▶ _Goal of the exercise_
Return the lines below in which the string "disk" occurs.

▶ _Task inputs_

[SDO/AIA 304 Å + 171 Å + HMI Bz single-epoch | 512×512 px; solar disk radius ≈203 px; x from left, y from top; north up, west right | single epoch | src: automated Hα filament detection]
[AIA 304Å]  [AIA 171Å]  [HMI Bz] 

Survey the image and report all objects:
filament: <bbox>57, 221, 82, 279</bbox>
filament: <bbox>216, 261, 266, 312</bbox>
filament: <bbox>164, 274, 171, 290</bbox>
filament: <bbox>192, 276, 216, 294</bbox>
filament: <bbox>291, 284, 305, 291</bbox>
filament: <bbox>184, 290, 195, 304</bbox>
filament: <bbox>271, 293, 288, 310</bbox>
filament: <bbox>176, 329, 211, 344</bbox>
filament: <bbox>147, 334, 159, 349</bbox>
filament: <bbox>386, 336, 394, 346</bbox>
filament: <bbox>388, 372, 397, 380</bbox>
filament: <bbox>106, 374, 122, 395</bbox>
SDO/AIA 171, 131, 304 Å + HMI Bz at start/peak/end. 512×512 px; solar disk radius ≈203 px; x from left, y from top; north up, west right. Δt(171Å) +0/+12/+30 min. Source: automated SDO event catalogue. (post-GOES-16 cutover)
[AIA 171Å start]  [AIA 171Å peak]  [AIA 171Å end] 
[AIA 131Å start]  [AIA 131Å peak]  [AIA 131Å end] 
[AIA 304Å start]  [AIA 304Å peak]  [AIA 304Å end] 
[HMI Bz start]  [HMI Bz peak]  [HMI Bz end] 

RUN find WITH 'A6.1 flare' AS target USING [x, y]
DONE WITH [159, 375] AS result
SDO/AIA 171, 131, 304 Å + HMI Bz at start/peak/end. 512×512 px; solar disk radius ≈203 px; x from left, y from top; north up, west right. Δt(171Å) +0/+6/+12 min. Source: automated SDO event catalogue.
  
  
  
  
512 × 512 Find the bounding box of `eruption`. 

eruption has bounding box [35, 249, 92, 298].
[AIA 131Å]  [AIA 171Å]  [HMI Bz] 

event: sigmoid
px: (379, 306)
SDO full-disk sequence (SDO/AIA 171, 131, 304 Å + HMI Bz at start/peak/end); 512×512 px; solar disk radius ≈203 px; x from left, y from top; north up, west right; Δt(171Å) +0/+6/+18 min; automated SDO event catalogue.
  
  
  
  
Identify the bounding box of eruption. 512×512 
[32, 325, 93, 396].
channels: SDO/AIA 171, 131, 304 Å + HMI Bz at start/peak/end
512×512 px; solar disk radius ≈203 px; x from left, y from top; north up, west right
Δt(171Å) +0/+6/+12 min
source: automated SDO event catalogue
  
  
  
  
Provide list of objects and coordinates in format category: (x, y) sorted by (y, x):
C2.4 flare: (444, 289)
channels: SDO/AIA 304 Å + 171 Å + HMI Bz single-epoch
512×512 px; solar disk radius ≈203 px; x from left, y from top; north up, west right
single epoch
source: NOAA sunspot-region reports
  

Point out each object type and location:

▶ _The completed task_
[SDO/AIA 304 Å + 171 Å + HMI Bz single-epoch | 512×512 px; solar disk radius ≈203 px; x from left, y from top; north up, west right | single epoch | src: automated Hα filament detection]
SDO/AIA 171, 131, 304 Å + HMI Bz at start/peak/end. 512×512 px; solar disk radius ≈203 px; x from left, y from top; north up, west right. Δt(171Å) +0/+12/+30 min. Source: automated SDO event catalogue. (post-GOES-16 cutover)
SDO/AIA 171, 131, 304 Å + HMI Bz at start/peak/end. 512×512 px; solar disk radius ≈203 px; x from left, y from top; north up, west right. Δt(171Å) +0/+6/+12 min. Source: automated SDO event catalogue.
SDO full-disk sequence (SDO/AIA 171, 131, 304 Å + HMI Bz at start/peak/end); 512×512 px; solar disk radius ≈203 px; x from left, y from top; north up, west right; Δt(171Å) +0/+6/+18 min; automated SDO event catalogue.
512×512 px; solar disk radius ≈203 px; x from left, y from top; north up, west right
512×512 px; solar disk radius ≈203 px; x from left, y from top; north up, west right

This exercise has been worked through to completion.